So have we found a bottom in gold? Following last week’s plunge to around US$1320/oz, the gold price is now up to around US$1,470/oz, for a gain of US$150/oz. And the gold miners rallied strongly in the US on Wednesday night (as they are in Australia today), suggesting we may have seen an end to the capitulation selling.
And there was plenty of capitulating going on. On Tuesday, we asked a friend who works for a fund manager about a certain gold stock – mid pummelling. There were huge trading volumes going through the stock…the selling looked like pure capitulation. He responded that they were selling that day too. The reason? There is only so much pain you can take.
We could be wrong, but Tuesday and Wednesday seemed like the point of maximum pain for many gold stock owners. When you see the price fall day after day, it conditions you to think that it will keep falling. You think everyone must know something you don’t. No one wants to be the patsy at the table. You think that maybe your stocks will go bust and you’ll lose everything. So you sell, just for the psychological relief and to ease the pain. Fundamentals don’t really come into it.
What makes matters so acute for Australian gold miners is that they are amongst the highest cost producers in the world. When the price tanked last week, it rendered quite a few gold producers uneconomic. At such low gold prices, they were unprofitable. So if you thought low prices were here to stay, it made sense to dump the stocks.
But the recent rally could signal that the low price of recent weeks is an aberration. The high cost gold producers may just hang on and begin to generate profits as the price rebounds. For all the selling of these stocks in the past few weeks there was a whole lot of buying…the buyers clearly think low prices ARE an aberration.
The big meme in the gold market lately has been the apparent ‘disconnect’ between the paper price of gold and the physical price. All around the world we’ve heard reports of huge demand for physical gold brought about by the price collapse as determined in the gold futures market (aka, the paper gold price).
We consider this a very bullish development, but don’t be caught out by some of the extreme commentary that seems to suggest there’s little physical gold left in the world. For example, we’ve heard stories of huge premiums on certain coins as evidence of physical scarcity. But it’s just a function of the limited production capacity of mints around the world.
When you have demand over a couple of days that you normally see in a few months, of course mints and coin dealers will run out of inventory. So don’t be fooled into buying physical at a huge premium. Or as the Perth mint’s Bron Sucheki writes over at his Goldchat Blog, ‘Chill Out Dudes’.
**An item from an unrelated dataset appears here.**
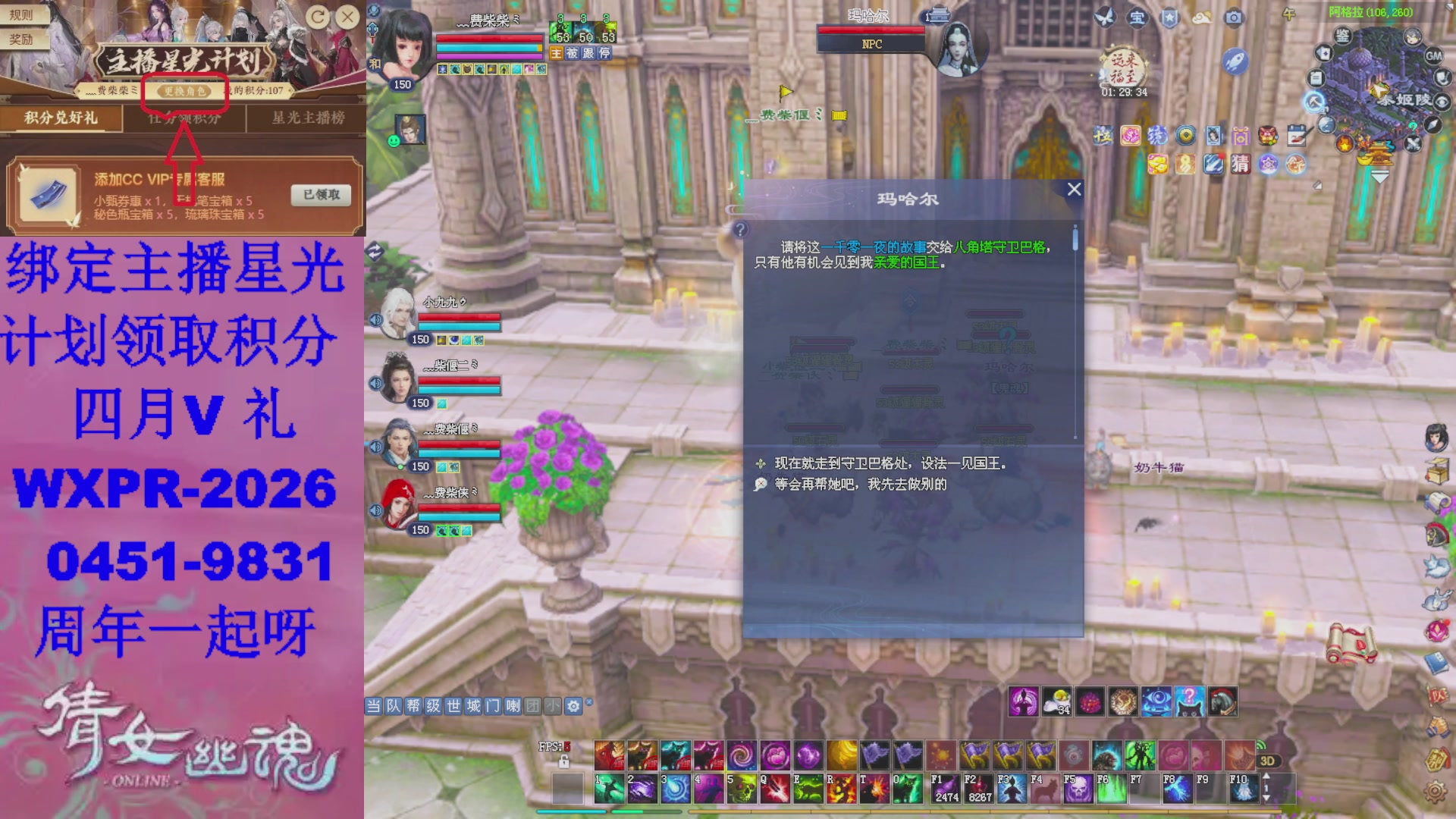 陌上花开预约了吗？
Of far more interest to us is what’s happening at the big end of the gold market. This is where gold moves IN SIZE…and the moves are certainly mysterious.
For example, in just the past four days, COMEX gold inventory declined by 10%. Since the start of February inventories are down by more than 25%. That’s interesting news to say the least.
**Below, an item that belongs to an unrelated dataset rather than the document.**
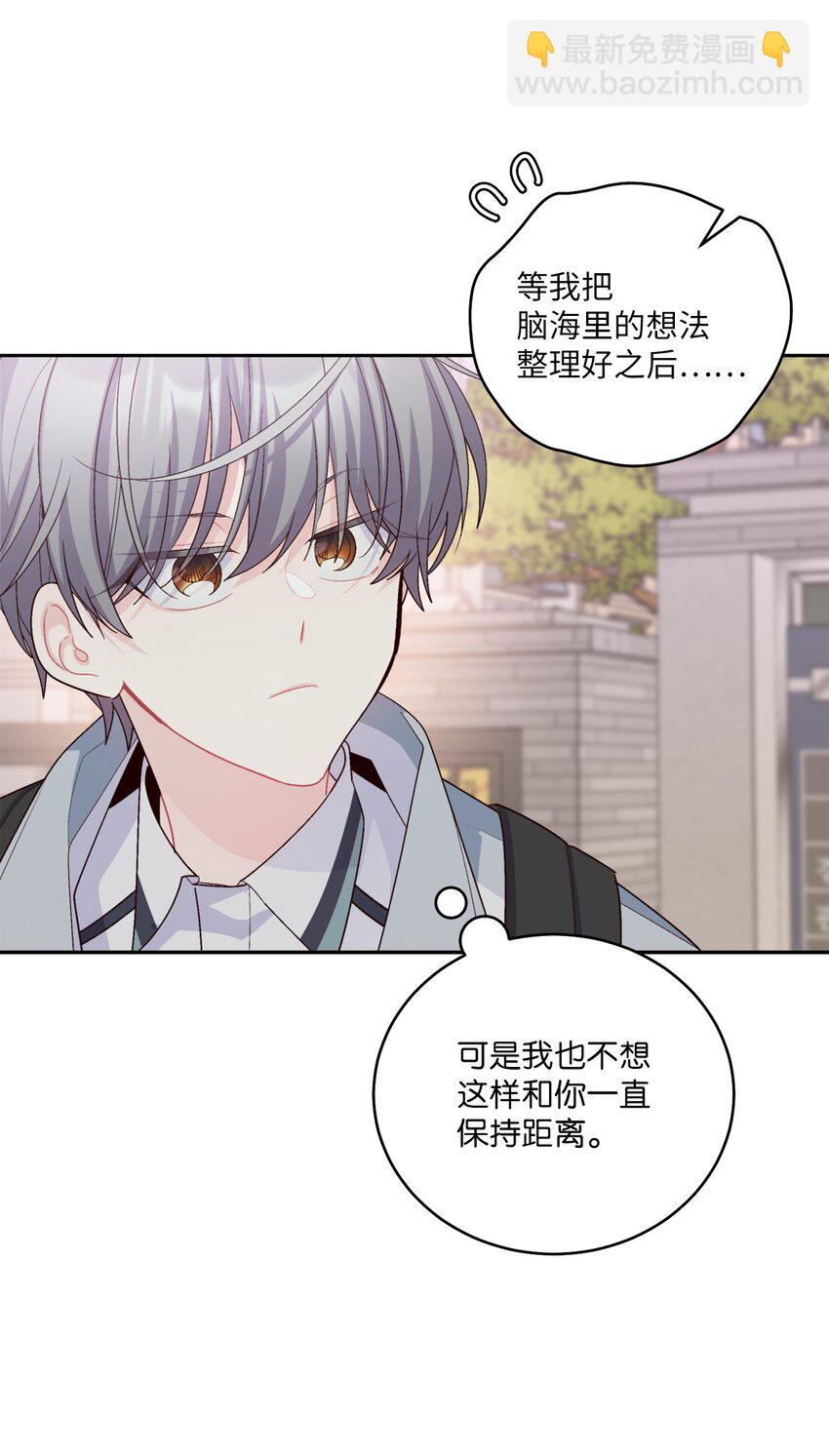 59 暂时分开(1/2)-第59话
There are two types of gold inventory, ‘registered’ and ‘eligible’. Registered gold is available for delivery to the owner of a futures contract. Eligible gold is gold held by the bullions banks on behalf of clients for safekeeping.
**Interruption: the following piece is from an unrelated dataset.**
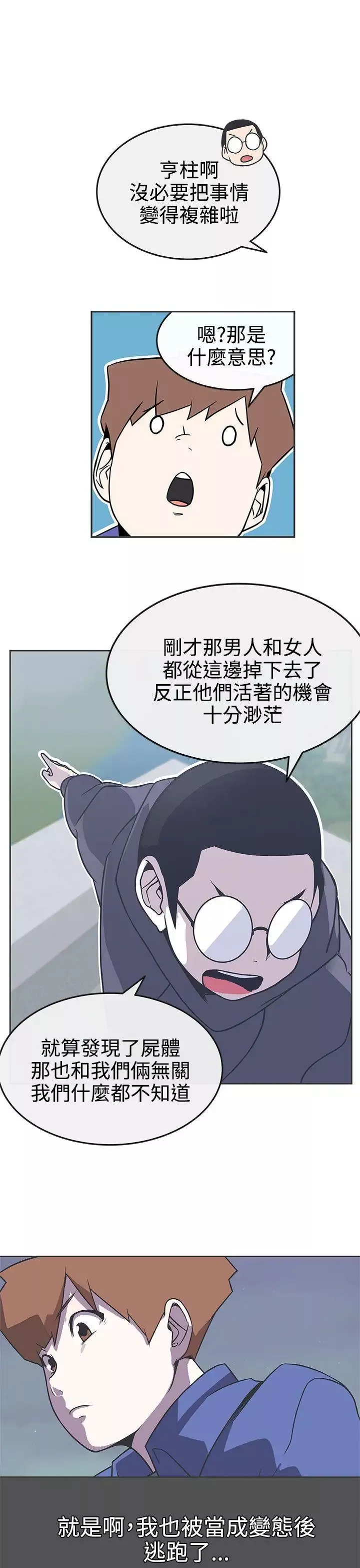 LOVE愛的導航G第29話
Both levels are in decline. As of 24 April, there were 2.174 million ounces of registered gold and 5.817 million ounces of eligible gold. But eligible gold inventories have taken the brunt of the falls, suggesting clients no longer see the western bullions banks as safe guardians of their gold. Notably, JP Morgan’s vault of eligible gold is nearly empty, with just 141,500 ounces left.
Meanwhile, over at GLD, the world’s largest gold ETF, you’re seeing inventories fall too. Since the start of April, the trust has offloaded 127 tonnes of gold. The consensus view is that as the price falls, investors sell and gold leaves the trust.
But that’s not how it works. Investors sell shares in the trust, not the gold itself. Only ‘Authorised Participants’ (the bullion banks) can take gold from the trust, by redeeming baskets of shares.
Given the huge demand for physical gold recently, it is perhaps not surprising that bullion banks are using GLD inventory to augment supply. 127 tonnes of physical in a few weeks is huge. Where is it all going?
There’s a stark difference between the gold ETF, GLD, and the major silver ETF, SLV. Even though the silver price has crashed harder than gold, the SLV has actually ADDED tonnes to its inventory. So no selling at all, despite the price plunge.
You can twist this story any way you want. It could be bullish for silver because no one is selling physical (even though the ETF does not give you legal ownership of physical) or it could be bullish for gold because it’s a sign of strong physical demand for gold, not paper claims to it via a western bank run ETF.
Either way, it’s all an intriguing mystery. This precious metals story still has a long way to run. But last week’s price action was telling in that we think a few major global players showed their hand. It’s a stretch, and against historical precedence, but we think the patsy in all this could be the western bullion banks. When you hold a lot of paper and a dwindling supply of the real stuff, you’re certainly not coming from a position of strength.